Doğrusu şu yoksullar tehlikeli binalarda oturmaya devam ediyor.Varsıllar ise depreme dayanıklı binalarda oturuyor ülkemide.Acı herkesin hepimizin acısıdır.Gölcük depreminde bunu gördük.Elazığ depreminde algı yerine gerçekle yüzleşmek gerektiğinin de farkına vardık aslında. 

Ne yapılmalı

Fay hattında bulunan ülkemizde o bildik sözü tekrar etmekte yarar var.’Depremle yaşamaya alışmalıyız’ ve ‘Deprem değil ihmal öldürür’ Peki bu depremden alacağımız ders ne olmalı…

Yerleşim bölgeleri titizlikle belirlenmelidir. Kaygan ve ovalık bölgeler iskana açılmamalıdır.

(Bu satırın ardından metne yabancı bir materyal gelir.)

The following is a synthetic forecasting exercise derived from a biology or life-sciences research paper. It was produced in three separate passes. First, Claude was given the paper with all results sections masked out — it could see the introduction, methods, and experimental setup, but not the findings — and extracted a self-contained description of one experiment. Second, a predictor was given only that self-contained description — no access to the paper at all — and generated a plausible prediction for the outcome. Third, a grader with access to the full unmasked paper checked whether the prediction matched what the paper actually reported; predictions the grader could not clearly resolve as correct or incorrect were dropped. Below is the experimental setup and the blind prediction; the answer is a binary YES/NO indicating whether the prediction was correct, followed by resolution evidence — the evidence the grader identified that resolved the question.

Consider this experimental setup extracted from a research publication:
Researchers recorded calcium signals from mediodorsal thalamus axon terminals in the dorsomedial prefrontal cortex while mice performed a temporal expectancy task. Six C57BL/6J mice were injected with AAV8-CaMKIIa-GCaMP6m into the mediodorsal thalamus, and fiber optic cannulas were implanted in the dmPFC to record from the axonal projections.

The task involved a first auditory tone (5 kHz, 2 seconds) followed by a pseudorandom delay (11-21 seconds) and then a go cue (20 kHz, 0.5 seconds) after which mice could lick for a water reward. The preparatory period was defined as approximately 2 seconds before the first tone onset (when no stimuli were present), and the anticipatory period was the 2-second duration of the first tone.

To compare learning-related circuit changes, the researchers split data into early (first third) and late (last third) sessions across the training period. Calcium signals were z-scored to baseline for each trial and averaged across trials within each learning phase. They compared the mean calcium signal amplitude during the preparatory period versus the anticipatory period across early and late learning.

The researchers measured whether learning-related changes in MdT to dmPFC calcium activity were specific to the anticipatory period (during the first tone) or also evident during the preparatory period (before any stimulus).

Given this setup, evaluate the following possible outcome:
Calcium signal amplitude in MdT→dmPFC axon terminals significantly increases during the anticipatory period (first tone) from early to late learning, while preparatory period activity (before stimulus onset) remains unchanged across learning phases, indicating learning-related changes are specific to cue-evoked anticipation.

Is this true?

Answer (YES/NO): YES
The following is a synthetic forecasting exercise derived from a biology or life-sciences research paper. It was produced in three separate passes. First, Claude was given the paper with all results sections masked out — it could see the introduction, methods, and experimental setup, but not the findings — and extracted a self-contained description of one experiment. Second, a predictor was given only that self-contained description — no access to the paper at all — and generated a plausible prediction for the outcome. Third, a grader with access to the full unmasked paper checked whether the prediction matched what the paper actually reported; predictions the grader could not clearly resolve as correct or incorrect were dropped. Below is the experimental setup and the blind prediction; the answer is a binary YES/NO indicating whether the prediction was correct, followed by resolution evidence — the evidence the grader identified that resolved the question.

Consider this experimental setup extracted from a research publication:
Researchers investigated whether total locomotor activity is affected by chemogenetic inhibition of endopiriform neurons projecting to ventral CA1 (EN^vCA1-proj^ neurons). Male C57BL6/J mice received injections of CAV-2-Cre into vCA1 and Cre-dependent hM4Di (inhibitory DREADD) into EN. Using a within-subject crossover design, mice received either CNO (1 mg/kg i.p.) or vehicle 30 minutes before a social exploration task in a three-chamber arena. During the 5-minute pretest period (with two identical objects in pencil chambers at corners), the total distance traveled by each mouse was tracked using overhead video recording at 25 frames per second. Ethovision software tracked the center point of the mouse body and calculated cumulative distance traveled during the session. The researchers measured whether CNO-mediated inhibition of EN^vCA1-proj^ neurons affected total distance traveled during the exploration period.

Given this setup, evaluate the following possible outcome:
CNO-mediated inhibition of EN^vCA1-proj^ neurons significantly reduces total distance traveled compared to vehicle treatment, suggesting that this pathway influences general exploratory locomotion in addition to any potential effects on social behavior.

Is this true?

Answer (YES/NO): NO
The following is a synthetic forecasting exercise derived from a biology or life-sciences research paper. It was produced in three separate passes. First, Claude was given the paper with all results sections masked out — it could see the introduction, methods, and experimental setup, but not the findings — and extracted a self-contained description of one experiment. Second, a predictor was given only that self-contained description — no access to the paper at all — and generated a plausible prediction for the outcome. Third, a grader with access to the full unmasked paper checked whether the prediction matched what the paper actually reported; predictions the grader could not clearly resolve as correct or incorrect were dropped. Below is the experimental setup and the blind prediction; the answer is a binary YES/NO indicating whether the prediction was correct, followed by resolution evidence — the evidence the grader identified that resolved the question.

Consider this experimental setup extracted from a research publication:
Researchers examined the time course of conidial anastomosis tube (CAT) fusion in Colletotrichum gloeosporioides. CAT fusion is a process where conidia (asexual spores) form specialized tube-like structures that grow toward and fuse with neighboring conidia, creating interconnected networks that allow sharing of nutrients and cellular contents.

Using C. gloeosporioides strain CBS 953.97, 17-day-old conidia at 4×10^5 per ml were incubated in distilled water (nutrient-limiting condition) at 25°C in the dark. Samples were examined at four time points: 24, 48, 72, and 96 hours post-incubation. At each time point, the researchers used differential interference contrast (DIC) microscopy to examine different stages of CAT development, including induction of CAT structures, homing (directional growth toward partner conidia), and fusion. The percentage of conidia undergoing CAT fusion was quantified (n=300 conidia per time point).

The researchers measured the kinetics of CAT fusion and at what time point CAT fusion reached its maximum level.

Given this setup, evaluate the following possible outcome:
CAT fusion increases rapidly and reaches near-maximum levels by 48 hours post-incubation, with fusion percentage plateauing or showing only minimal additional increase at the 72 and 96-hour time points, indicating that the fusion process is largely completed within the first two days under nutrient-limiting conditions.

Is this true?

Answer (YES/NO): NO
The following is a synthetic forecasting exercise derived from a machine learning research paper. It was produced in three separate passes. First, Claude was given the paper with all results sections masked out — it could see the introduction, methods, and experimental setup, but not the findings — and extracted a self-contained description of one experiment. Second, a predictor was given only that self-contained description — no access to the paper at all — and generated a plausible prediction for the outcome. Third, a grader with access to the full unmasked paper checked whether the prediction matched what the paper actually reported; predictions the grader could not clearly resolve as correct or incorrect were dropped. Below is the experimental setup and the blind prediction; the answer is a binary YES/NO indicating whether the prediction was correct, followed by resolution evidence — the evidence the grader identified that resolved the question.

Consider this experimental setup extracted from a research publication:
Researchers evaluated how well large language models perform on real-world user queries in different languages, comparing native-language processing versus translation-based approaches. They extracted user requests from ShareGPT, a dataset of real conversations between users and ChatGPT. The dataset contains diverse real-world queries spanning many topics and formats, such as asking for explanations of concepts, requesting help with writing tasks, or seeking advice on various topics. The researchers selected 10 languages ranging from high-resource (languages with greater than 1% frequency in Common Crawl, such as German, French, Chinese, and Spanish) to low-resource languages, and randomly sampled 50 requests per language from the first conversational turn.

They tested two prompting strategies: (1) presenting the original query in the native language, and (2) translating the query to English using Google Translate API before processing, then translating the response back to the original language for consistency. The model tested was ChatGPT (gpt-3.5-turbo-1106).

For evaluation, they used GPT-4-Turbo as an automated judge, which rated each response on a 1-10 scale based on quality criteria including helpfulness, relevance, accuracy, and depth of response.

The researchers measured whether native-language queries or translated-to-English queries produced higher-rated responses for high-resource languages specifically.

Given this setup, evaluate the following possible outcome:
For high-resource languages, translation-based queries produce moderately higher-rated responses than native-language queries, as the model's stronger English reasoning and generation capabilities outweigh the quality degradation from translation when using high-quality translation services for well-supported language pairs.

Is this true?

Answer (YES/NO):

Konutlar gevşek toprağa sahip meyilli arazilere yapılmamalıdır.

Yapılar deprem etkilerine karşı dayanıklı inşa edilmelidir. (Yapı Tekniğine ve İnşaat Yönetmeliğine uygun olarak)

İmar planında konuta ayrılmış yerler dışındaki yerlere ev ve bina yapılmamalıdır.

Dik yarların yakınına, dik boğaz ve vadilerin içine bina yapılmamalıdır.

Çok kar yağan ve çığ gelen yamaçlarda bina yapılmamalıdır.

Mevcut binaların dayanıklılıkları artırılmalıdır.

Konutlara deprem sigortası yaptırılmalıdır.

Bu önlemlerin yanı sıra, yapısal olamayan, yani binadan değil de eşyalardan kaynaklanacak hasarlardan korunmak için günlük kullandığımız eşyalarımızın ev içerisine yerleştirilmesinde aşağıda sayılan önlemleri almalıyız: 

Ev içinde alınacak önlem

Dolap üzerine konulan eşya ve büro malzemeleri kayarak düşmelerini önlemek için plastik tutucu malzeme veya yapıştırıcılarla sabitlenmelidir.

Soba ve diğer ısıtıcılar sağlam malzemelerle duvara veya yere sabitlenmelidir.

Dolaplar ve devrilebilecek benzeri eşyalar birbirine ve duvara sabitlenmelidir.

Tavan ve duvara asılan avize, klima vb. cihazlar bulundukları yere ağırlıklarını taşıyacak şekilde, duvar ve pencerelerden yeterince uzağa ve kanca ile asılmalıdır.

İçinde ağır eşyalar bulunan dolap kapakları mekanik kilitler takılarak sıkıca kapalı kalmaları sağlanmalı.

Tezgah üzerindeki kayabilecek beyaz eşyaların altına metal profil koyarak bunların kayması önlenmelidir.

Gaz kaçağı ve yangına karşı, gaz vanası ve elektrik sigortaları otomatik hale getirilmelidir.

Binadan acilen çıkmak için kullanılacak yollardaki tehlikeler ortadan kaldırılmalı.

Geniş çıkış yolları oluşturulmalıdır. Dışa doğru açılan kapılar kullanılmalı, acil çıkış kapıları kilitli olmamalıdır. Acil çıkışlar aydınlatılmalıdır.

Tüm bireylerin katılımı ile (evde, iş yerinde, apartmanda, okulda) “Afete hazırlık planları” yapılmalı, her altı ayda bir bu plan gözden geçirilmelidir. 

Aslında depremle yaşamaya alışacağız.Başka yolu yok.Fakat tedbiri alacağız takdiri de Allah’a bırakacağız.Deprem sonrası yaşamını kaybedenlere Allah’tan rahmet yaralılara acil şifalar diliyorum.Ulusumuzun başı sağ olsun.